» GOAL
Everything in the listing should be restated word for word.

» DATA SUPPLIED

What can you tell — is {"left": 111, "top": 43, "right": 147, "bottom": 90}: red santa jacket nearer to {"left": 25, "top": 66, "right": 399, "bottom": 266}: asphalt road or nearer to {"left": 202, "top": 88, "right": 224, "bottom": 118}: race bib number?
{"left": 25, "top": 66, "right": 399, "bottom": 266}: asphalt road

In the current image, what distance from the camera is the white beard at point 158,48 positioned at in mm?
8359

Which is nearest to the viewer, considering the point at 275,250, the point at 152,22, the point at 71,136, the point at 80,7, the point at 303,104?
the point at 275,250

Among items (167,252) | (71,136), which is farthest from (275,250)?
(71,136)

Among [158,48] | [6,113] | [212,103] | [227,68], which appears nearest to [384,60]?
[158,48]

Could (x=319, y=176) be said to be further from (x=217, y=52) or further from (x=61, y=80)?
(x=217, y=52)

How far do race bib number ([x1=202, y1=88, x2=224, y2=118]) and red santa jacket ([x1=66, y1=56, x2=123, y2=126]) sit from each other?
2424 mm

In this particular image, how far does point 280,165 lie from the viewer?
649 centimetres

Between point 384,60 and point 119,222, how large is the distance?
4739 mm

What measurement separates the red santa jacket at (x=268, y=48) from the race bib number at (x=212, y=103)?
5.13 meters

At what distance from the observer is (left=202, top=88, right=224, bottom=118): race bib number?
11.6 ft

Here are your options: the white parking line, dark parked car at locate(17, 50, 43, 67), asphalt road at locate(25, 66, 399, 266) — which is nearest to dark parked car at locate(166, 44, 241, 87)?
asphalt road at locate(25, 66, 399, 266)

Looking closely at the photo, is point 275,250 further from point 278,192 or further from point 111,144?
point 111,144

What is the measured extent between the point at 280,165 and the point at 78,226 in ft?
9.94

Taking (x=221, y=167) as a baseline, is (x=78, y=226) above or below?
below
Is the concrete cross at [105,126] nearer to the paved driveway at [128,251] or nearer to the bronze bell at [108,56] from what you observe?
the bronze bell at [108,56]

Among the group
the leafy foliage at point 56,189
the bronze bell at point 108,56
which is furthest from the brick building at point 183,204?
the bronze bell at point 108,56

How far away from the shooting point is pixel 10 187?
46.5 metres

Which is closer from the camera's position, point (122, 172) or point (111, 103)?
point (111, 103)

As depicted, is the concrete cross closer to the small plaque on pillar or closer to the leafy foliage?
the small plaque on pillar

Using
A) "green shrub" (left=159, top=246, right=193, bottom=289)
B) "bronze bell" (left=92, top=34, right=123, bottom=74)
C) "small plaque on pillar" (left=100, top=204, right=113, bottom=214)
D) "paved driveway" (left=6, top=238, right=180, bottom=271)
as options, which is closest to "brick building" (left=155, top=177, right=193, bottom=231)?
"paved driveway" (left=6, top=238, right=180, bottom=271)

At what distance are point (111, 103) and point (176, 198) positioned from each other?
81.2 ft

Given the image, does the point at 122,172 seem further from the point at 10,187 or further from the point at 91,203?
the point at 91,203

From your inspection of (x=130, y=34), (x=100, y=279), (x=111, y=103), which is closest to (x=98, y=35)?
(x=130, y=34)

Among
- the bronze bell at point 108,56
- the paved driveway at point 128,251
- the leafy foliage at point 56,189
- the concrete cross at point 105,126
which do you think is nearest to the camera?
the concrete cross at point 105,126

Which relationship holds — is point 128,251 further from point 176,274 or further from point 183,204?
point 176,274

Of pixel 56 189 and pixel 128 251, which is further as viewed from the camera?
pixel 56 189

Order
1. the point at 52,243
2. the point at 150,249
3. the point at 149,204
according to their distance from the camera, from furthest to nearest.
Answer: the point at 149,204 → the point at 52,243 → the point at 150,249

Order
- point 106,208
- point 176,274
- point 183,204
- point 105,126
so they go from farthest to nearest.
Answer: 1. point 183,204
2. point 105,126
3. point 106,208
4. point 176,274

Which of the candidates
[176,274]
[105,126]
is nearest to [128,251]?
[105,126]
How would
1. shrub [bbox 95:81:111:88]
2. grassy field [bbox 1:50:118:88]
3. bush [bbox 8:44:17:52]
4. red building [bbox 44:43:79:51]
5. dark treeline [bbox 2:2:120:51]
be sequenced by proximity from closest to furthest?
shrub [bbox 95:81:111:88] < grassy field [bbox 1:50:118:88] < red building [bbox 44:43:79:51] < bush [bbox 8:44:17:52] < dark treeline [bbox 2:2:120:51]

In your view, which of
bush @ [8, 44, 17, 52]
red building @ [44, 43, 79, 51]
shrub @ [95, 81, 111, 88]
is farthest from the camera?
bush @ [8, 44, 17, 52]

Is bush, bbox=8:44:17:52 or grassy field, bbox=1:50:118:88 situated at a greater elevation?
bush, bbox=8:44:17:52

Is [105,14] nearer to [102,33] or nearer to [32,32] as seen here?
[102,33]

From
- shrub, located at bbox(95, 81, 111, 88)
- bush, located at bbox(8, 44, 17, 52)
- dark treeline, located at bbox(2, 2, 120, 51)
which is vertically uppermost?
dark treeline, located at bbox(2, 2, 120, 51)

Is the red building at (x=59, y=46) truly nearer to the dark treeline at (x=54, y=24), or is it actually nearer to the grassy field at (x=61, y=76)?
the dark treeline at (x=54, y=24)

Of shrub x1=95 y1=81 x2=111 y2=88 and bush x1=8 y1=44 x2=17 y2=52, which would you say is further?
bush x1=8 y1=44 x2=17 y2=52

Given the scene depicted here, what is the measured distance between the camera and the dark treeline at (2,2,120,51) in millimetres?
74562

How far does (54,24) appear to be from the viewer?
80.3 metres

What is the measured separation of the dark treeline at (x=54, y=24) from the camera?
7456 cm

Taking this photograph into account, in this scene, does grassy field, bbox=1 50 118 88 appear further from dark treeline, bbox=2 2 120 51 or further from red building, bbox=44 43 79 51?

» CORRECT OUTPUT
What can you tell — is {"left": 111, "top": 43, "right": 147, "bottom": 90}: red santa jacket nearer to {"left": 25, "top": 66, "right": 399, "bottom": 266}: asphalt road or nearer to {"left": 202, "top": 88, "right": 224, "bottom": 118}: race bib number?
{"left": 25, "top": 66, "right": 399, "bottom": 266}: asphalt road

In the current image, what distance from the camera is the white beard at point 158,48 positioned at in mm?
8359

Which is nearest to the viewer, considering the point at 275,250, the point at 152,22, the point at 71,136, the point at 80,7, the point at 303,104?
the point at 275,250

Among items (167,252) | (71,136), which is farthest from (275,250)?
(71,136)

Among [158,48] | [6,113] | [212,103] | [227,68], which appears nearest to [384,60]?
[158,48]

Could (x=319, y=176) be said to be further from (x=217, y=52) or further from (x=61, y=80)?
(x=217, y=52)

How far do race bib number ([x1=202, y1=88, x2=224, y2=118]) and red santa jacket ([x1=66, y1=56, x2=123, y2=126]) sit from each other?
2424 mm

In this particular image, how far does point 280,165 lie from the viewer?
649 centimetres

Between point 384,60 and point 119,222, how large is the distance?
4739 mm

What measurement separates the red santa jacket at (x=268, y=48) from the race bib number at (x=212, y=103)?
5.13 meters

At what distance from the observer is (left=202, top=88, right=224, bottom=118): race bib number?
11.6 ft

Here are your options: the white parking line, dark parked car at locate(17, 50, 43, 67), asphalt road at locate(25, 66, 399, 266) — which is nearest to dark parked car at locate(166, 44, 241, 87)?
asphalt road at locate(25, 66, 399, 266)

Looking closely at the photo, is point 275,250 further from point 278,192 or further from point 111,144?
point 111,144

What is the measured extent between the point at 280,165 and the point at 78,226 in ft?
9.94

Taking (x=221, y=167) as a baseline, is (x=78, y=226) above or below?
below
Is the concrete cross at [105,126] nearer to the paved driveway at [128,251] or nearer to the bronze bell at [108,56] from what you observe?
the bronze bell at [108,56]

Among the group
the leafy foliage at point 56,189
the bronze bell at point 108,56
which is furthest from the brick building at point 183,204?
the bronze bell at point 108,56

How far away from the shooting point is pixel 10 187?
46.5 metres

Which is closer from the camera's position, point (122, 172) or point (111, 103)?
point (111, 103)

As depicted, is the concrete cross closer to the small plaque on pillar or closer to the leafy foliage?
the small plaque on pillar

Using
A) "green shrub" (left=159, top=246, right=193, bottom=289)
B) "bronze bell" (left=92, top=34, right=123, bottom=74)
C) "small plaque on pillar" (left=100, top=204, right=113, bottom=214)
D) "paved driveway" (left=6, top=238, right=180, bottom=271)
as options, which is closest to "brick building" (left=155, top=177, right=193, bottom=231)?
"paved driveway" (left=6, top=238, right=180, bottom=271)

At what distance are point (111, 103) and point (176, 198) positioned from each other?
81.2 ft

Given the image, does the point at 122,172 seem further from the point at 10,187 or further from the point at 91,203?
the point at 91,203

From your inspection of (x=130, y=34), (x=100, y=279), (x=111, y=103), which is closest to (x=98, y=35)?
(x=130, y=34)

Among
- the bronze bell at point 108,56
- the paved driveway at point 128,251
- the leafy foliage at point 56,189
- the concrete cross at point 105,126
which do you think is nearest to the camera?
the concrete cross at point 105,126

Which relationship holds — is point 128,251 further from point 176,274 or further from point 183,204?
point 176,274

Of pixel 56 189 and pixel 128 251, which is further as viewed from the camera?
pixel 56 189

Order
1. the point at 52,243
2. the point at 150,249
3. the point at 149,204
according to their distance from the camera, from furthest to nearest.
Answer: the point at 149,204 → the point at 52,243 → the point at 150,249

Order
- point 106,208
- point 176,274
- point 183,204
- point 105,126
so they go from farthest to nearest.
Answer: 1. point 183,204
2. point 105,126
3. point 106,208
4. point 176,274

Which of the candidates
[176,274]
[105,126]
is nearest to [128,251]?
[105,126]
How would
1. shrub [bbox 95:81:111:88]
2. grassy field [bbox 1:50:118:88]
3. bush [bbox 8:44:17:52]
4. red building [bbox 44:43:79:51]
5. dark treeline [bbox 2:2:120:51]
be sequenced by proximity from closest to furthest?
shrub [bbox 95:81:111:88] < grassy field [bbox 1:50:118:88] < red building [bbox 44:43:79:51] < bush [bbox 8:44:17:52] < dark treeline [bbox 2:2:120:51]

In your view, which of
bush @ [8, 44, 17, 52]
red building @ [44, 43, 79, 51]
shrub @ [95, 81, 111, 88]
is farthest from the camera?
bush @ [8, 44, 17, 52]

Is bush, bbox=8:44:17:52 or grassy field, bbox=1:50:118:88 situated at a greater elevation?
bush, bbox=8:44:17:52

Is [105,14] nearer to [102,33] or nearer to [32,32] as seen here?
[102,33]

From
- shrub, located at bbox(95, 81, 111, 88)
- bush, located at bbox(8, 44, 17, 52)
- dark treeline, located at bbox(2, 2, 120, 51)
which is vertically uppermost?
dark treeline, located at bbox(2, 2, 120, 51)

Is the red building at (x=59, y=46) truly nearer to the dark treeline at (x=54, y=24), or is it actually nearer to the grassy field at (x=61, y=76)?
the dark treeline at (x=54, y=24)

Of shrub x1=95 y1=81 x2=111 y2=88 and bush x1=8 y1=44 x2=17 y2=52, which would you say is further?
bush x1=8 y1=44 x2=17 y2=52

Given the scene depicted here, what is the measured distance between the camera and the dark treeline at (2,2,120,51) in millimetres?
74562

How far does (54,24) appear to be from the viewer?
80.3 metres

What is the measured separation of the dark treeline at (x=54, y=24) from the camera?
7456 cm

Taking this photograph into account, in this scene, does grassy field, bbox=1 50 118 88 appear further from dark treeline, bbox=2 2 120 51 or further from red building, bbox=44 43 79 51?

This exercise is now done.